++++ Texte support

La proximité de Kinshasa, la capitale du Congo démocratique, où ce type d’églises pullule, explique la présence de nombreux pasteurs kinois à Brazzaville, notamment dans les quartiers nord, tout particulièrement à Talangaï, Poto-Poto et Moungali. « Les pasteurs brazzavillois, eux, sont plus présents dans les quartiers sud, particulièrement à Bacongo ou à Makélékélé, et à Mfilou », souligne Gadenga. En tout cas, tous élargissent leur influence – au détriment des Églises traditionnelles qui sont dépassées et ne condamnent pas vraiment le phénomène, peut-être de peur de perdre leurs fidèles et attendent avec impatience la libéralisation du paysage médiatique, pour créer leurs radios et leurs chaînes de télévision, à l’instar de ce qui se passe à Kinshasa.

++++++++
++++ Données de l'exercice

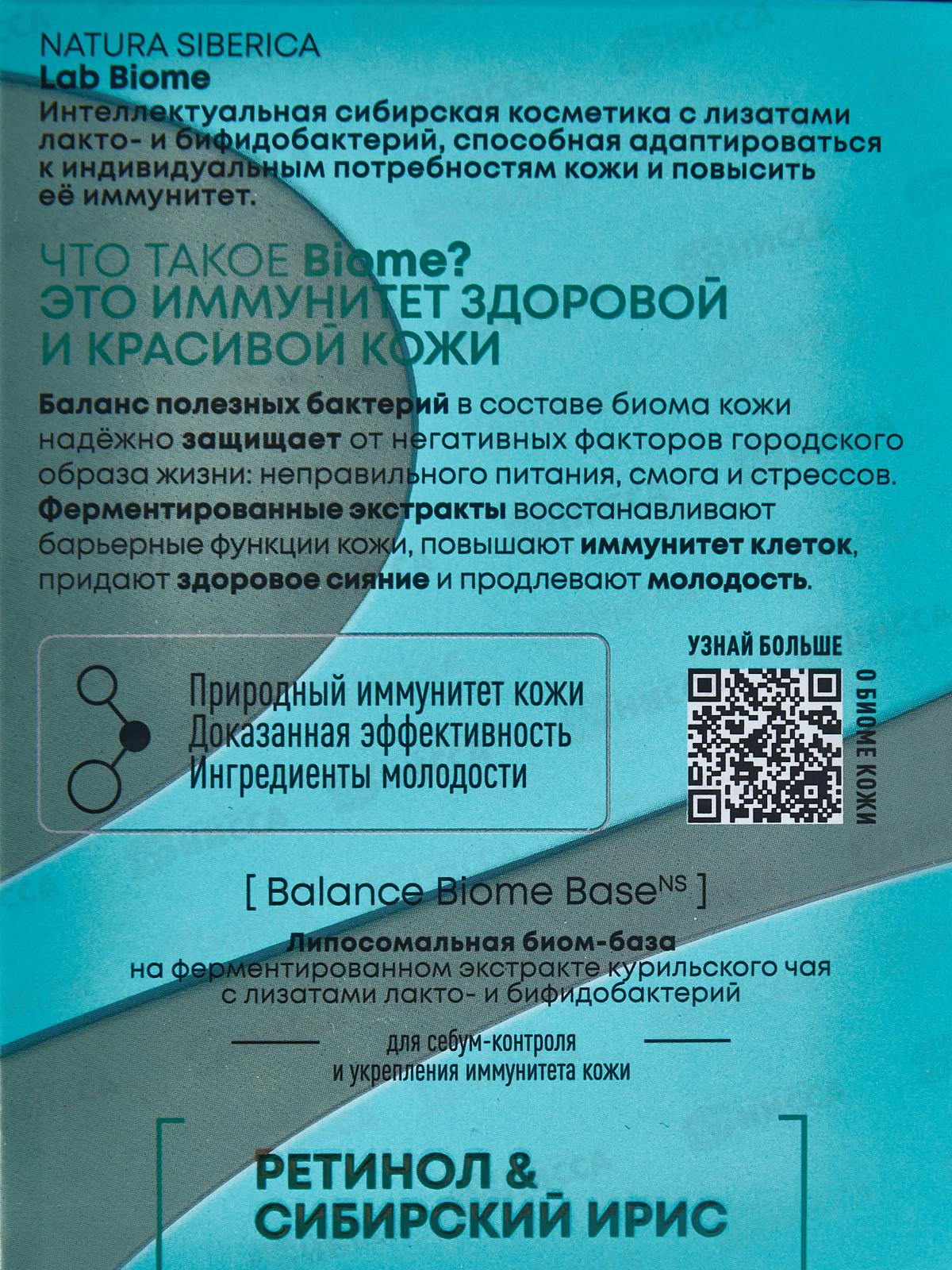 NATURA SIBERICA
Lab Biome
Интеллектуальная сибирская косметика с лизатами лакто- и бифидобактерий, способная адаптироваться к индивидуальным потребностям кожи и повысить её иммунитет.

ЧТО ТАКОЕ Biome?
ЭТО ИММУНИТЕТ ЗДОРОВОЙ И КРАСИВОЙ КОЖИ

Баланс полезных бактерий в составе биома кожи надёжно защищает от негативных факторов городского образа жизни: неправильного питания, смога и стрессов. Ферментированные экстракты восстанавливают барьерные функции кожи, повышают иммунитет клеток, придают здоровое сияние и продлевают молодость.

Природный иммунитет кожи
Доказанная эффективность
Ингредиенты молодости

УЗНАЙ БОЛЬШЕ
О БИОМЕ КОЖИ

[ Balance Biome Base$^{NS}$ ]
Липосомальная биом-база
на ферментированном экстракте курильского чая с лизатами лакто- и бифидобактерий

для себум-контроля
и укрепления иммунитета кожи

РЕТИНОЛ &
СИБИРСКИЙ ИРИС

++++++++

### Travail demandé
• 1. Répondez aux questions suivantes à partir du texte support :
(a) Dans quels quartiers de Brazzaville les pasteurs kinois sont-ils tout particulièrement présents ?
(b) D'après Gadenga, dans quels quartiers les pasteurs brazzavillois sont-ils plus présents ?
(c) Quel adjectif le texte emploie-t-il pour qualifier les Églises traditionnelles ?
• 2. Résumez le texte support en deux phrases.
• 3. Poursuivez le texte support consacré aux pasteurs de Brazzaville à partir de sa dernière phrase.

### Résultats
• 1.
(a) À Talangaï, Poto-Poto et Moungali.
(b) Dans les quartiers sud, particulièrement à Bacongo ou à Makélékélé, et à Mfilou.
(c) Dépassées.

• 2. La proximité de Kinshasa explique la présence de nombreux pasteurs kinois dans les quartiers nord de Brazzaville, tandis que, selon Gadenga, les pasteurs brazzavillois sont plus présents dans les quartiers sud. Tous élargissent leur influence au détriment des Églises traditionnelles, dépassées, qui ne condamnent pas vraiment le phénomène.

• 3.
Une critique fréquemment faite à ces « nouveaux ministères » porte sur la facilité avec laquelle leurs animateurs se déclarent « pasteurs ». Une simple « révélation », et le tour serait joué ! Pas vraiment, selon Gadenga, qui affirme qu’il faut d’abord être formé par un père spirituel pendant deux à trois ans avant de fonder un ministère. La tendance serait d’ailleurs à mettre un peu d’ordre. Avec le regroupement des églises au sein de structures comme la FAR (Fédération des assemblées de réveil), présidée par le pasteur Germain Lobota, ou le RAR (Rassemblement des assemblées de réveil), sorte de plate-forme dotée d’une doctrine et de règlements. Avec également la mise en place d’un organe faîtier qui aurait pour fonction de gérer l’intronisation pastorale. « À l’avenir, il faudra suivre une procédure précise pour devenir pasteur. On ne fera plus n’importe quoi avec n’importe qui », précise Gadenga.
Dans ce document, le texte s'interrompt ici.